Air Force photo by SrA. Joseph Pick.
A master plan that dictates how the Air Force will rebuild Tyndall AFB, Fla., is complete, but starting Wednesday, the service won’t be able to carry out most of the blueprint until it receives additional money from Congress.
During a roundtable with reporters Tuesday, John Henderson, the Air Force’s assistant secretary for installations, environment, and energy, said the plan—which wrapped up within the last two weeks and was shopped around Capitol Hill—shows a need to demolish more facilities than originally expected, but it also found Tyndall can be laid out more efficiently.
“While ... I think we had well over 300 facilities now that are slated for demo or were destroyed in the storm, the build-back [plan] has significantly less than that because we were able to consolidate functions, we were able to make better use of the flight line, we were able to move non-flying functions off the flight line and consolidate operations there,” Henderson said.

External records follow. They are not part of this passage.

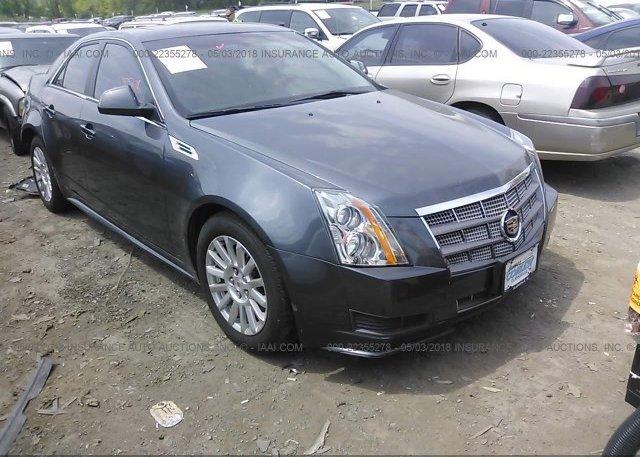 Inventory #186617481 2010 Cadillac CTS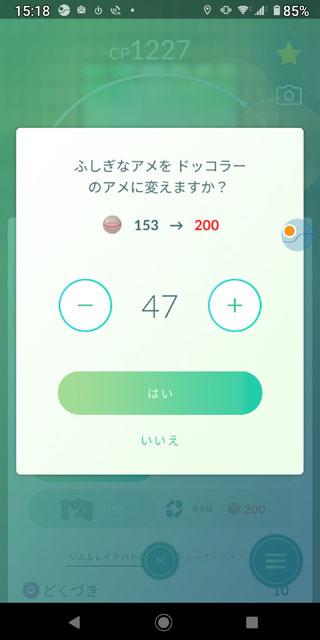 ふしぎなアメ-2.jpg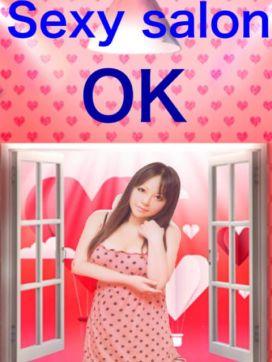 はるか|O.Kで評判の女の子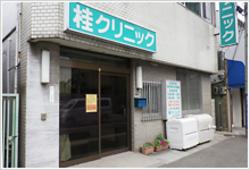 Photo katsura clinic1
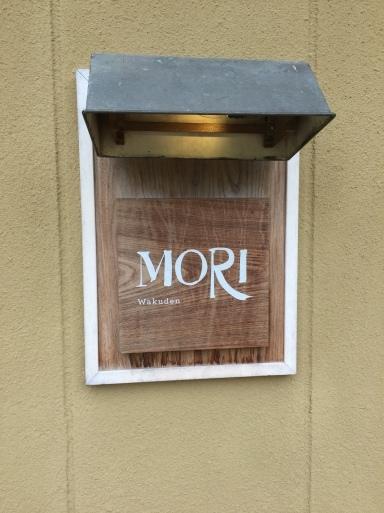工房レストランwakuden MORI_c0223630_12413943.jpg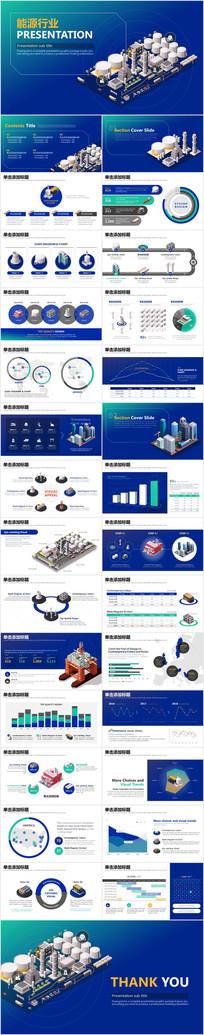 能源发电厂化工行业商务PPT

He was briefed on the plan Tuesday morning and expects Air Force leadership will approve the final product, which includes about $2.5 billion to construct new military facilities—approximately half the cost of the total restoration.
“We did find more facilities than we thought that would end up having to be demolished because the damage was so extensive, the cost to repair those facilities exceeded the cost to reconstruct them,” Henderson said. “The other thing that we found is, we relooked [at] land use and relooked how the flight line could be used—we found a lot of efficiencies. That was probably the biggest change from industry day No. 1 to industry day No. 2,” which will be held Thursday at Florida State University's Panama City campus.

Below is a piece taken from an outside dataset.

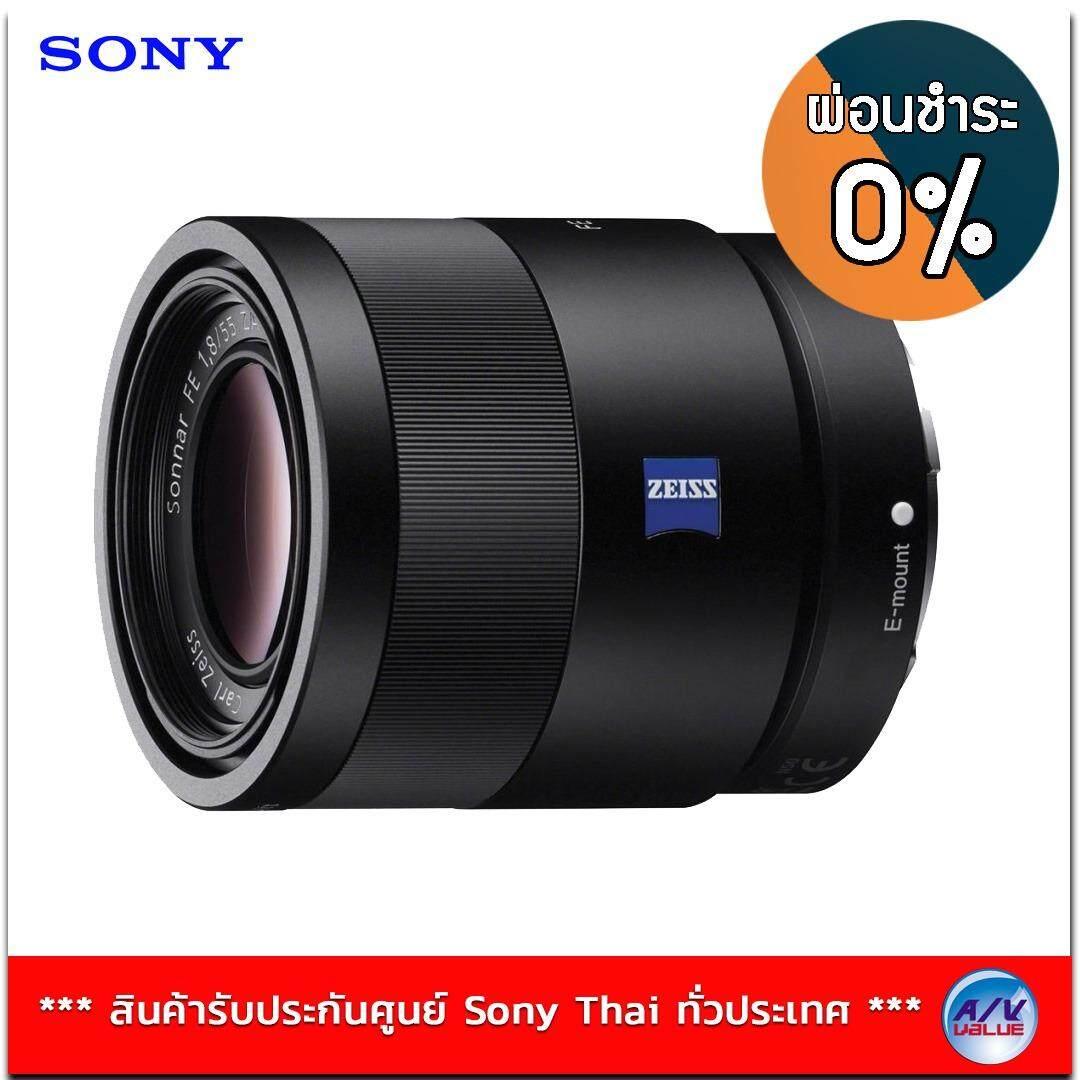 ราคา Sony E Mount Lens รุ่น Sel 55F1 8Z Carl Zeiss Black 0เดือน Sony ใหม่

Despite floating multiple disaster-relief funding bills, lawmakers in Washington so far have been unable to agree on a solution amid partisan bickering on related issues like assistance for Puerto Rico, which is still recovering from Hurricane Maria in 2017.
As of May 1, the Air Force will stop signing new contracts for Tyndall recovery efforts until supplemental funding comes through, which threatens to put the nearly $5 billion restoration behind schedule. Existing contracts that are already signed and have cleanup and repair work underway won’t be affected, Henderson said.
“The Air Force expects to stop intensive depot-level aircraft repairs starting mid-May, which would ground five bomber aircraft later this fall and create a long-term backlog for E-3 [Airborne Warning and Control System] aircraft maintenance,” the service added in a release Tuesday. “Offutt AFB, [Neb.], recovery effort and flying operations are also at risk if delays in funding continue.” The base flooded in mid-March, causing significant damage to some buildings.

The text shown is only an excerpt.